The "Foundation Summary" section of each chapter lists the most important facts from the chapter. Although this section does not list every fact from the chapter that will be on your CSI exam, a well-prepared CSI candidate should at a minimum know all the details in each "Foundation Summary" section before taking the exam.
Sophisticated network attacks include the following:
IP spoofing Attackers, whether within a network or outside a network, attempt to gain access to a restricted resource by disguising the IP address of their systems as that of other systems.
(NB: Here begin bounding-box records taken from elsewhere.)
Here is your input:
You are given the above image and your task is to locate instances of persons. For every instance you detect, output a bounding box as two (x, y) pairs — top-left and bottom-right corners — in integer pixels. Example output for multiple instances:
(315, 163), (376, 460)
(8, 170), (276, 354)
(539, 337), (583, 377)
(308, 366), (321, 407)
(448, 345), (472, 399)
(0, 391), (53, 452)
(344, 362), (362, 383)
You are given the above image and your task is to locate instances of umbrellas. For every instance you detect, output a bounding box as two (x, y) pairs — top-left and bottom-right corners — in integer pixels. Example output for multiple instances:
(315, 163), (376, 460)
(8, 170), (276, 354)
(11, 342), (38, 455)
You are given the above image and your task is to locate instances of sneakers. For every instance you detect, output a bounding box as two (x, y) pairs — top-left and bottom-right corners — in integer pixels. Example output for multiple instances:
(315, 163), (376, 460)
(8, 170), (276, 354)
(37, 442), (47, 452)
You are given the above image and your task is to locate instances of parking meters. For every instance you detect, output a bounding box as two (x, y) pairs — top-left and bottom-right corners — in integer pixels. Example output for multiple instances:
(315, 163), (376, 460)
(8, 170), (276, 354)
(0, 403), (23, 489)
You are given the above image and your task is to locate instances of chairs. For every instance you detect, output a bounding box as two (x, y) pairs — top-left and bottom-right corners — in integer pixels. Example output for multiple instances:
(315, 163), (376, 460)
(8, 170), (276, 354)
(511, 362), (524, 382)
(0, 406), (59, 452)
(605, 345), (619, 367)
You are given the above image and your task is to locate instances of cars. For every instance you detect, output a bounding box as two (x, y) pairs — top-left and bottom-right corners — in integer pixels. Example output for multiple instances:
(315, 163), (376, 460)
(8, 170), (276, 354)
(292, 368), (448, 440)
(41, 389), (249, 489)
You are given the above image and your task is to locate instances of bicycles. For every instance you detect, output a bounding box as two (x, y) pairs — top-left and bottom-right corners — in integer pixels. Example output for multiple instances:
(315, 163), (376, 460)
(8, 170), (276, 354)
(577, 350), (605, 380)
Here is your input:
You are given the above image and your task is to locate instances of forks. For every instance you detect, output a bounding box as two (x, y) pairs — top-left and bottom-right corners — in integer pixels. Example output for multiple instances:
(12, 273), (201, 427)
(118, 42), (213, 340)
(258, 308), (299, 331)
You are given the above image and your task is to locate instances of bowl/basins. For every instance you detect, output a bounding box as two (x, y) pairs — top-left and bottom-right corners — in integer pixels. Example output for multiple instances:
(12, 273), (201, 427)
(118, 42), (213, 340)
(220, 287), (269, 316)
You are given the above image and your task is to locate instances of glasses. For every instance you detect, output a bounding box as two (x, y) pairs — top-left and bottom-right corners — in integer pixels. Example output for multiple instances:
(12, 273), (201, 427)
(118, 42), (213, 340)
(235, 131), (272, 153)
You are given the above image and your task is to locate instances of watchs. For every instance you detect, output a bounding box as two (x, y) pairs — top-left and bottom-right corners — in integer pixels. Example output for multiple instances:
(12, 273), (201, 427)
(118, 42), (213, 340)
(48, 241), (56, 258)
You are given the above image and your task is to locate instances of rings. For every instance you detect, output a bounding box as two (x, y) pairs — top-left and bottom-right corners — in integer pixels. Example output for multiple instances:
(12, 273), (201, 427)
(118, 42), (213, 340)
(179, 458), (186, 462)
Packet sniffer A software application that uses a network adapter card in promiscuous mode. In promiscuous mode, the network adapter card is able to receive all packets on the physical network wire and pass those packets up to an application.
Password attack An attacker captures a user's password to access the system with that user's privilege level.
Man-in-the-middle attack An attacker intercepts packets crossing a network, modifies or falsifies the information in those packets, and then reinjects the modified packets into the network.
Port redirection A form of trust exploitation in which an attacker uses a compromised host to relay traffic passed through an open port on a firewall or in a router's access lists that would normally be denied.
Virus and Trojan-horse applications Viruses are small pieces of mobile code that attach to other programs or documents and can then infect a computer when the program is executed or the document is opened. Trojan horses are applications that appear to be benign but contain potentially malicious code that can be used to attack the system it is run on.